Together, these benefits provide a resilient and operationally practical foundation for deploying vPLC workloads in modern manufacturing environments.

Intended Audience

The CVD is intended for manufacturing network architects, OT and IT collaboration teams, and system integrators designing production networks where control availability and predictability directly impact safety, quality, and uptime. The guidance reflects real-world factory constraints, combined OT/IT operational models, and the practical challenges of connecting industrial ethernet networks to enterprise and data center infrastructures.

Dual SD-Access Fabric Architecture

Industrial Ethernet Communication Characteristics

Many of the requirements driving the dual fabric architecture originate from the behavior of industrial Ethernet protocols used in manufacturing environments. This CVD focuses on PROFINET, as it is the supported protocol for the validated vPLCs.
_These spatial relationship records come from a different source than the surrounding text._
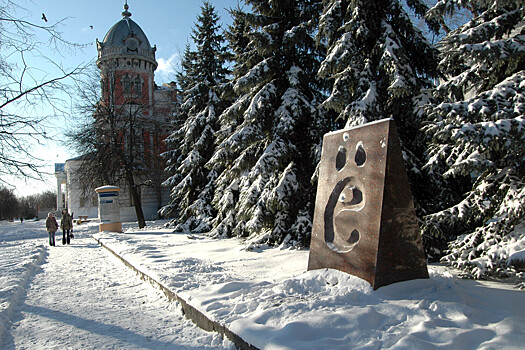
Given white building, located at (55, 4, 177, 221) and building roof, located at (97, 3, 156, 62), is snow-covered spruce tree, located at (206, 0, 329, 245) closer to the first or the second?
white building, located at (55, 4, 177, 221)

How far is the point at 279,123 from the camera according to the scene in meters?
10.0

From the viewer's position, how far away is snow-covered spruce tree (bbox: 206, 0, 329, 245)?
31.8ft

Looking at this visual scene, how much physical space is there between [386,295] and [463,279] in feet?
5.80

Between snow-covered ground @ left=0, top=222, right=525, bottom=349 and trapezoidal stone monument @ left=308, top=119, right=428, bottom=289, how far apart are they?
21cm

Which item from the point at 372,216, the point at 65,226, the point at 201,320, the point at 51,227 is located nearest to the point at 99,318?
the point at 201,320

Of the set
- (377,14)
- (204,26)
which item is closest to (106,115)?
(204,26)

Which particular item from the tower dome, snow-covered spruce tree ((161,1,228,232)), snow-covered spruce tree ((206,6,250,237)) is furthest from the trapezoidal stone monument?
the tower dome

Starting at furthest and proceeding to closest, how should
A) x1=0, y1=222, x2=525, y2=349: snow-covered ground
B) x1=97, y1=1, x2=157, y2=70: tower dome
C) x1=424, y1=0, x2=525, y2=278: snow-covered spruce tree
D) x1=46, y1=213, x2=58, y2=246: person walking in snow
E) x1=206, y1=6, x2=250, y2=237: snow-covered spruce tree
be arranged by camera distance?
x1=97, y1=1, x2=157, y2=70: tower dome → x1=46, y1=213, x2=58, y2=246: person walking in snow → x1=206, y1=6, x2=250, y2=237: snow-covered spruce tree → x1=424, y1=0, x2=525, y2=278: snow-covered spruce tree → x1=0, y1=222, x2=525, y2=349: snow-covered ground

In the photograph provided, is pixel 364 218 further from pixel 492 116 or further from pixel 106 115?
pixel 106 115

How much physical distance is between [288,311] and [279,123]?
6798mm

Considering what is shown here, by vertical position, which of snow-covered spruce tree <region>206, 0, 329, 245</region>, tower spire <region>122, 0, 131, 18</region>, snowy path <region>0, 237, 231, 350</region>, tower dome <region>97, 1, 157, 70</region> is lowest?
snowy path <region>0, 237, 231, 350</region>

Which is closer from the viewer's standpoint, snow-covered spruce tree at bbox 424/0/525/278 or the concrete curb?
the concrete curb

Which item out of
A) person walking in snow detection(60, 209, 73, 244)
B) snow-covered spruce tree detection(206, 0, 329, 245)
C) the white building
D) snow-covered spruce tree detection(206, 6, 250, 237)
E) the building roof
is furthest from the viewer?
the building roof

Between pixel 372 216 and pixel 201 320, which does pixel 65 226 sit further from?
pixel 372 216
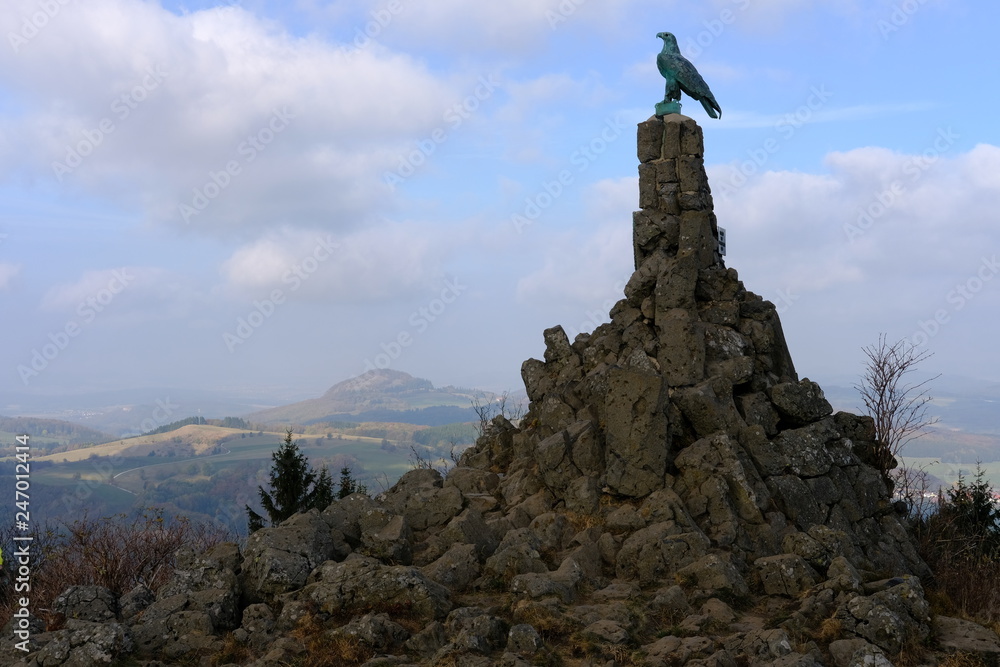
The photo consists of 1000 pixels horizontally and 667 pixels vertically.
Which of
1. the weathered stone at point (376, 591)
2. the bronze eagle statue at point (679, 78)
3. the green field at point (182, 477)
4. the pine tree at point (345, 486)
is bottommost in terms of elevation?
the green field at point (182, 477)

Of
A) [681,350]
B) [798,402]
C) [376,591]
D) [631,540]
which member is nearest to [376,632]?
[376,591]

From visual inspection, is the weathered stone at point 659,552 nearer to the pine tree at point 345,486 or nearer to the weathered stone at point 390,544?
the weathered stone at point 390,544

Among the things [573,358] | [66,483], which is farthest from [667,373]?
[66,483]

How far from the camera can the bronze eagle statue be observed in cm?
2805

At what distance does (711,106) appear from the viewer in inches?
1110

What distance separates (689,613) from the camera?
61.7ft

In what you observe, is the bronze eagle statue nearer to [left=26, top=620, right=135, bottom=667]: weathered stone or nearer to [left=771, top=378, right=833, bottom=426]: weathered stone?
[left=771, top=378, right=833, bottom=426]: weathered stone

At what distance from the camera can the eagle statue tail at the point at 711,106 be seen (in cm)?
2808

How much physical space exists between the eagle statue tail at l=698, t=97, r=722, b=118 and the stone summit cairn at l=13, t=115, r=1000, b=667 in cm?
96

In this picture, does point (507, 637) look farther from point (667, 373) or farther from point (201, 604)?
point (667, 373)

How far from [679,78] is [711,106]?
4.48 ft

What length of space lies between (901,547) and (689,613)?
360 inches

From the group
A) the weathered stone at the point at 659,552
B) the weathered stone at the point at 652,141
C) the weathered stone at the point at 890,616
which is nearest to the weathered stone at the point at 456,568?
the weathered stone at the point at 659,552

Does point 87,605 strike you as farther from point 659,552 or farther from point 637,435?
point 637,435
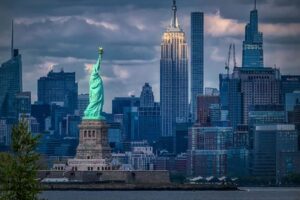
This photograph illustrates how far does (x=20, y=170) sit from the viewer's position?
47719mm

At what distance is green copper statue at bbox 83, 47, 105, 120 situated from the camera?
134125 mm

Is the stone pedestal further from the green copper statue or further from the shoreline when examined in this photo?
the shoreline

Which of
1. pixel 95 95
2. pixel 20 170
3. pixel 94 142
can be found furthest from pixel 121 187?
pixel 20 170

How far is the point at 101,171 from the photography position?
416ft

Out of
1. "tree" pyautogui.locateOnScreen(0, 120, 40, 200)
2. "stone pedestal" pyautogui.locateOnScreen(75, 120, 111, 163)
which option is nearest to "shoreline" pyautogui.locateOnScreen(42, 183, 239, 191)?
"stone pedestal" pyautogui.locateOnScreen(75, 120, 111, 163)

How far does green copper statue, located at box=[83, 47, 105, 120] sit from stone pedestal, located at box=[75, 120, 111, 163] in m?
0.93

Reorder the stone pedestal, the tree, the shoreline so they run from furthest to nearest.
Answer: the stone pedestal < the shoreline < the tree

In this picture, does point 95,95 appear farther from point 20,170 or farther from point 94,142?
point 20,170

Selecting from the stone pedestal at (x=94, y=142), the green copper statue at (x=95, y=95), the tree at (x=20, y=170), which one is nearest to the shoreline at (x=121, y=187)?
the stone pedestal at (x=94, y=142)

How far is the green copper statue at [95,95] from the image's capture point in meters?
134

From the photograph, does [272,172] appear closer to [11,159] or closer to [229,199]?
[229,199]

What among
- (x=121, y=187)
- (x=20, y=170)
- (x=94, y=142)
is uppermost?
(x=94, y=142)

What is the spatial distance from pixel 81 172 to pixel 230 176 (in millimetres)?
48030

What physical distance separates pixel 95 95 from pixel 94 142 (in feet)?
13.5
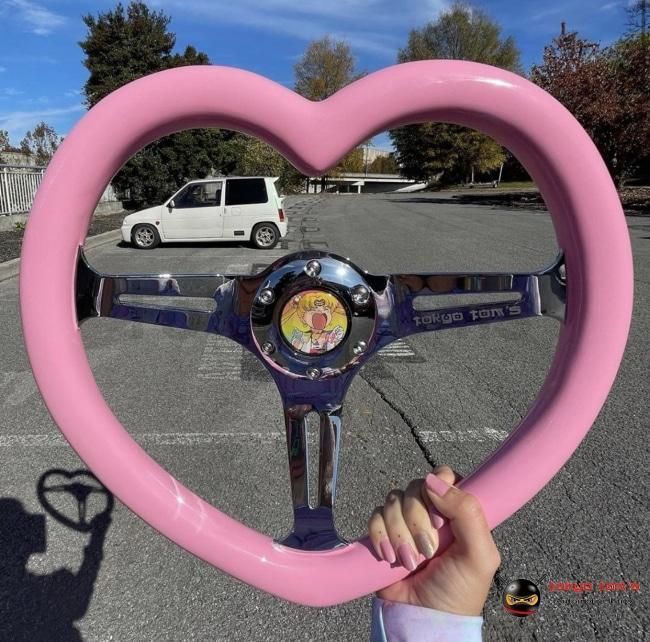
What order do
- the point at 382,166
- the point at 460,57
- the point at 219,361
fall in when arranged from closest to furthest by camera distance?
the point at 219,361, the point at 460,57, the point at 382,166

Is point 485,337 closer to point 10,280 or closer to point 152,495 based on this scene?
point 152,495

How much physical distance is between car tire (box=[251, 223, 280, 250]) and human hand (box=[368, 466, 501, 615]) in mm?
11982

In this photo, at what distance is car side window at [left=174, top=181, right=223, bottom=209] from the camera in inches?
496

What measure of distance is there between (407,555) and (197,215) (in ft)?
39.9

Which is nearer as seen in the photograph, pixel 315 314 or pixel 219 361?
pixel 315 314

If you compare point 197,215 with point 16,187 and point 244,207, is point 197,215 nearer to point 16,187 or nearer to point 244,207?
point 244,207

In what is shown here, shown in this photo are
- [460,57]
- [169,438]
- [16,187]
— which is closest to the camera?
[169,438]

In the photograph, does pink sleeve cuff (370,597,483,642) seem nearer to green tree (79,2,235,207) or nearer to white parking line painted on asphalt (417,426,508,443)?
white parking line painted on asphalt (417,426,508,443)

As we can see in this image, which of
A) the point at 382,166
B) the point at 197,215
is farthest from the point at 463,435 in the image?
the point at 382,166

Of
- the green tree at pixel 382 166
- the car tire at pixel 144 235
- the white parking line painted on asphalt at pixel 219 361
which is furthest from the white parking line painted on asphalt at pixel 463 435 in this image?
the green tree at pixel 382 166

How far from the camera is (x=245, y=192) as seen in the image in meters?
12.7

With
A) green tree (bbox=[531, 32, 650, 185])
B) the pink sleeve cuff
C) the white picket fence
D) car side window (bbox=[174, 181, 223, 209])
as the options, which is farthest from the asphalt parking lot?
green tree (bbox=[531, 32, 650, 185])

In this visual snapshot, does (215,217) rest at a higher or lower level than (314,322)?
higher

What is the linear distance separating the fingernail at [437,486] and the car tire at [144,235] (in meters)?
12.4
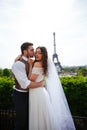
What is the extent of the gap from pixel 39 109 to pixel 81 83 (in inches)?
89.2

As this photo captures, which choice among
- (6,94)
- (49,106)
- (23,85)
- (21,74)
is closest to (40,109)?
(49,106)

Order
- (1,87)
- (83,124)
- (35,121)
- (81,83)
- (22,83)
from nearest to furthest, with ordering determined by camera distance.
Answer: (22,83) → (35,121) → (83,124) → (81,83) → (1,87)

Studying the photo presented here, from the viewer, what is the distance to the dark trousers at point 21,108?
16.3ft

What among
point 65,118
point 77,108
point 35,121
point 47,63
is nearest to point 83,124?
point 77,108

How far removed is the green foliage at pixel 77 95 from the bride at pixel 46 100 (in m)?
1.72

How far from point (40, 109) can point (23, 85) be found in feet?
2.00

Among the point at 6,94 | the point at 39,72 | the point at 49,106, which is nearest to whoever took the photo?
the point at 39,72

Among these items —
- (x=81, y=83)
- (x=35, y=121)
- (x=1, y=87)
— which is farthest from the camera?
(x=1, y=87)

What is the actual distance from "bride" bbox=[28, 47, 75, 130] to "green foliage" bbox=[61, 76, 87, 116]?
1715 millimetres

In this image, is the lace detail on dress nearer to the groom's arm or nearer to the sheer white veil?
the groom's arm

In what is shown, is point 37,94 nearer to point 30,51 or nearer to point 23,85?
point 23,85

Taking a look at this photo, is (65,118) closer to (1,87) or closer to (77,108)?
(77,108)

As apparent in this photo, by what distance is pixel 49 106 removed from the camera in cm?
511

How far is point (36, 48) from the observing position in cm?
490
PROFINET RT (Real Time), along with other industrial Ethernet protocols, operates directly at Layer 2 of the OSI model, using Ethernet frames identified by a specific EtherType and without a Layer 3 (IP) header. Because this traffic cannot be routed, controllers and field devices must reside within the same Layer 2 domain.

In addition to cyclic real-time traffic, PROFINET relies on non-real-time (NRT) communication for functions such as diagnostics, commissioning, and configuration.

The diagram illustrates how PROFINET uses different communication channels — RT, NRT — aligned with the OSI protocol stack to support real-time control, general traffic, and high-performance deterministic communication.  IRT (Isochronous Real Time) is included for reference only. This document focuses on PROFINET RT and NRT, which operate over standard Ethernet. PROFINET IRT requires specialized hardware and is therefore outside the scope of this design. Source: PROFINET University, PROFINET Communication Channels.

Figure 1.       PROFINET communication channels mapped onto the OSI model.

A diagram of a computer programAI-generated content may be incorrect.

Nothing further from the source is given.